§ CONSIGNE: D'après le segment de texte sur le quartier de Jdeïdé, indiquez le nom de l'église que possède la communauté arménienne.

┌─ SEGMENT DE TEXTE

Aujourd’hui, la bourgeoisie chrétienne, qui joua un rôle important d’intermédiaire dans le commerce caravanier, se concentre dans le quartier de Jdeïdé. Plusieurs hôtels de charme et des restaurants gastronomiques, tels les délicieux Sissi et Kan Zaman, servant une fine cuisine aleppine, se sont établis dans les anciens palais. Conçues selon les plans classiques de la maison arabe, ces demeures s’organisent autour d’une cour agrémentée d’orangers et d’une fontaine, à l’instar des riads marocains. Ici encore, stucs, plafonds en bois peint, vitraux et pierre calcaire, donnent tout leur cachet à ces endroits insoupçonnés. Le quartier héberge également plusieurs lieux de culte comme l’église maronite, située à l’ombre des bijoutiers qui proposent leur or aux futures mariées. La communauté arménienne y possède l’église des Quarante Martyrs, parsemée d’icônes, mais aussi de tombes de victimes du génocide perpétré par les Turcs.

└─
┌─ MATÉRIEL FOURNI

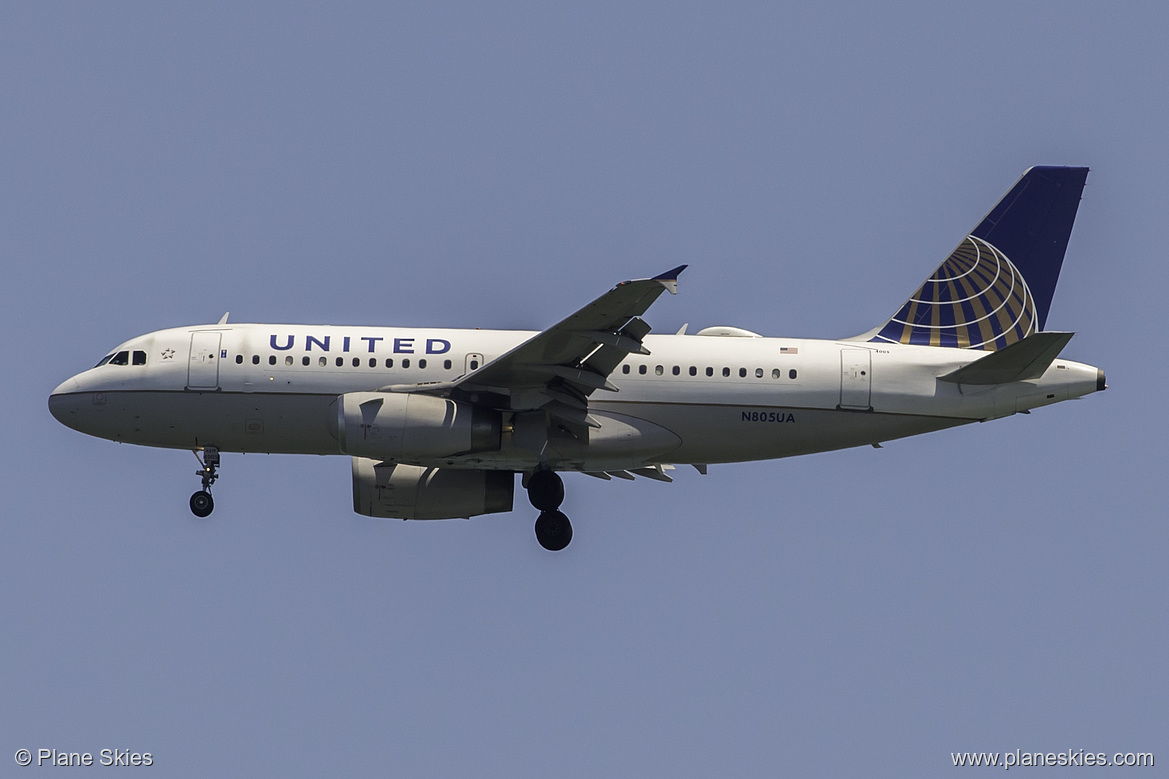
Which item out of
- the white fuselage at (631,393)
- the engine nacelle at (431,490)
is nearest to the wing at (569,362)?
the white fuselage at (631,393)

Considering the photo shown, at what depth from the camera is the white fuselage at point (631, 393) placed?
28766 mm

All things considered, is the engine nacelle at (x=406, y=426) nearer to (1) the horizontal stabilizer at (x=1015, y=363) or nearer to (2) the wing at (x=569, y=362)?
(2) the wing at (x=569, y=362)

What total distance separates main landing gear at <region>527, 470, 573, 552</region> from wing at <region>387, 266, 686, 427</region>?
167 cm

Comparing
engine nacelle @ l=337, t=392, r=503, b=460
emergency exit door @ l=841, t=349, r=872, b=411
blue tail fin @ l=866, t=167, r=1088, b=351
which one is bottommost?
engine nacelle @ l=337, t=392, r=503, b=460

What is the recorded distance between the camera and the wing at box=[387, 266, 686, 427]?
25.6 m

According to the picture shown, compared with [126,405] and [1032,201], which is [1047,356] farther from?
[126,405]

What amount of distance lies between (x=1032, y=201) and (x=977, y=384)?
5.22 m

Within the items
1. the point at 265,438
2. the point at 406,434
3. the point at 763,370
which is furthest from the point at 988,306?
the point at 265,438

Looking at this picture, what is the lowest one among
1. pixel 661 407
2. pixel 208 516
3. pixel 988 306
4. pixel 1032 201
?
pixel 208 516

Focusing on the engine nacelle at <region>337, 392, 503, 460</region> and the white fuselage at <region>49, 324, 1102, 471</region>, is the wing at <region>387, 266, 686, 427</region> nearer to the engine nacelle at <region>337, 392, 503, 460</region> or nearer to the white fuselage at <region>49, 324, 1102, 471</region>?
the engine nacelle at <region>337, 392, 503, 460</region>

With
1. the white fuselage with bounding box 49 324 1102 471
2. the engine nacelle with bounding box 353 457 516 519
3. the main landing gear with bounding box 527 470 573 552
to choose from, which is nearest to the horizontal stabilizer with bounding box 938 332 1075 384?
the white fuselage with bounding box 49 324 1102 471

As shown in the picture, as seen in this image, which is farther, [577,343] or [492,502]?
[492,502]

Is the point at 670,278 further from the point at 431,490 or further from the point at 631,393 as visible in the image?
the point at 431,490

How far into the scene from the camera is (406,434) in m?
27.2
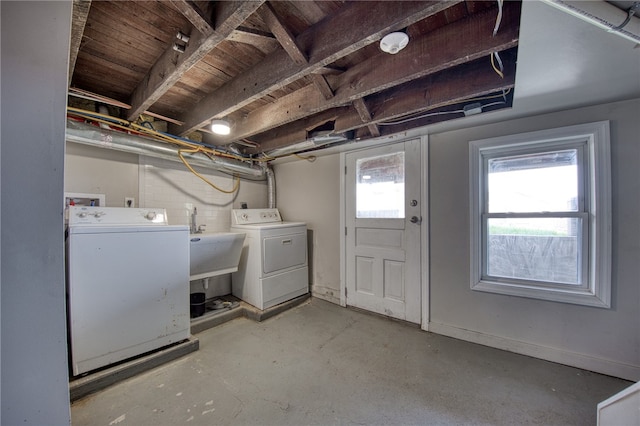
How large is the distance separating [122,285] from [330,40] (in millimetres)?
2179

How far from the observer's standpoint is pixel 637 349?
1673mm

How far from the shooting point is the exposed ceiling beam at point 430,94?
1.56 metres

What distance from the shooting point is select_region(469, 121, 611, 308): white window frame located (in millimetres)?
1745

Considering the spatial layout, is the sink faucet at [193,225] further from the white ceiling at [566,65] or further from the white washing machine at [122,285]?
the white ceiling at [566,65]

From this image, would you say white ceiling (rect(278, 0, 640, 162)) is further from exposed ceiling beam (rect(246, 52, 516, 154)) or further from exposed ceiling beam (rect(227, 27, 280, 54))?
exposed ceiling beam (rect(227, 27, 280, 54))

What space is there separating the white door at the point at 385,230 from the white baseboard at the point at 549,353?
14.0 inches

└─

§ RÉPONSE RÉDIGÉE: L'église des Quarante Martyrs.